Reportant depuis Genève, Imogen Faulkes de la BBC a déclaré que Mme Williams avait également averti que beaucoup de travail était à prévoir pour mettre en œuvre les engagements de l’accord.

Le gouvernement internationalement reconnu contrôle la capitale Tripoli et ses environs, tandis que les forces fidèles au général Haftar dirigent la partie orientale du pays depuis Benghazi.

En ce qui concerne les bailleurs de fonds internationaux, la Turquie, le Qatar et l’Italie soutiennent le gouvernement basé à Tripoli tandis que les Émirats arabes unis (EAU) et l’Égypte soutiennent le renégat Gen Khalifa Haftar.

La Russie, la Turquie, les Émirats arabes unis et d’autres États ont été accusés par l’ONU le mois dernier de défier de manière flagrante l’embargo international sur les armes sur la Libye.

La Libye possède les plus grandes réserves de pétrole et de gaz d’Afrique.

Depuis janvier, un groupe armé fidèle au général Haftar a bloqué des champs pétrolifères clés, provoquant des coupures d’électricité et coûtant à la Libye des milliards de dollars en exportations perdues.

Il a été partiellement levé en août pour permettre la vente du pétrole déjà stocké dans les terminaux, mais pas la production de fournitures fraîches.

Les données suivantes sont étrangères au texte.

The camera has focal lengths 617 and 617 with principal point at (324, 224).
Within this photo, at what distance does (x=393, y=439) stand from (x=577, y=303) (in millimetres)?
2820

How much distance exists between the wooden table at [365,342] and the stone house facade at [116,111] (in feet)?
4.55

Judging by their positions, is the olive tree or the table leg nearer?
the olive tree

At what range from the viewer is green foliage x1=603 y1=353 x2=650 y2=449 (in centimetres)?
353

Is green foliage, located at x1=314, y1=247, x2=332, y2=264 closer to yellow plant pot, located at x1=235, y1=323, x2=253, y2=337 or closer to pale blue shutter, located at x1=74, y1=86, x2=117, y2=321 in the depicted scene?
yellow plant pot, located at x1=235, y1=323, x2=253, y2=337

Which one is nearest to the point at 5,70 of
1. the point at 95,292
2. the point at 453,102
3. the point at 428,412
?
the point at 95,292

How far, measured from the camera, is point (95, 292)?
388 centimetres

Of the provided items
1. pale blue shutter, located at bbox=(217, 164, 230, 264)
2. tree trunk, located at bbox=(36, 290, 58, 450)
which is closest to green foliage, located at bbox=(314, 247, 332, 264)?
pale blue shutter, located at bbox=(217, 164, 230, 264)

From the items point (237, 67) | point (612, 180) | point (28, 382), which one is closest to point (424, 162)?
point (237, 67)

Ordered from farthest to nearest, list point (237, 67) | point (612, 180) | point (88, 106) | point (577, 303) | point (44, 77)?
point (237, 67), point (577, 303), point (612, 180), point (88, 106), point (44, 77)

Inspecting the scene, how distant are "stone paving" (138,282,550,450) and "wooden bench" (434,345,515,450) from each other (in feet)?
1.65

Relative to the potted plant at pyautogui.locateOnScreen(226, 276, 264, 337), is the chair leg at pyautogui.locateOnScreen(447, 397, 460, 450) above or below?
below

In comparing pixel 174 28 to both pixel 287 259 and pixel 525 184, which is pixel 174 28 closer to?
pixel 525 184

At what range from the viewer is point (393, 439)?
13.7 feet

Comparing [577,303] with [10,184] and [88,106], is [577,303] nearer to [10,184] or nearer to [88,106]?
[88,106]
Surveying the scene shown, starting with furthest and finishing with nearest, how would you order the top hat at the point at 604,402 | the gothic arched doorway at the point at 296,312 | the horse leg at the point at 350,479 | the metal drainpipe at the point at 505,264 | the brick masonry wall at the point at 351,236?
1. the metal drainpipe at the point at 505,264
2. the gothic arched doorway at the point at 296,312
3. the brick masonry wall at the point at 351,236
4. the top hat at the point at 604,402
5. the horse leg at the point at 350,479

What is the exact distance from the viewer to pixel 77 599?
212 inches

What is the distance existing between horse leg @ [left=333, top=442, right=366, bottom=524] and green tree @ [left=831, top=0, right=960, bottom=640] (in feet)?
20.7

Ligne grise de présentation

Un défi de taille exigeant une confiance durable

Par Rana Jawad, correspondante de la BBC pour l’Afrique du Nord

Cet accord contient un grand nombre de demandes des deux côtés, parmi lesquelles le retrait des troupes des lignes de front vers leurs camps respectifs, le retrait des différents groupes de troupes étrangères et le gel des accords de sécurité étrangers.

La mise en œuvre de cela de bonne foi nécessite un degré élevé de confiance entre les parties rivales et un changement significatif de politique étrangère de la part des pays impliqués par procuration, notamment la Russie, les Émirats arabes unis, la Turquie et l’Égypte.

Pour que cette confiance se concrétise, toutes les personnes impliquées devraient travailler rapidement – et sérieusement – à l’unification des structures militaires divisées de la Libye et des divers groupes de milices qui leur sont attachés.

Les divisions au fil des ans ont entraîné plusieurs conflits interminables, même après que des accords aient été conclus sur papier.

L’accord a été accueilli avec scepticisme par certains observateurs libyens qui y voient un point d’entrée vers une paix potentiellement tangible et durable dans le pays, plutôt qu’un accord conclu en soi.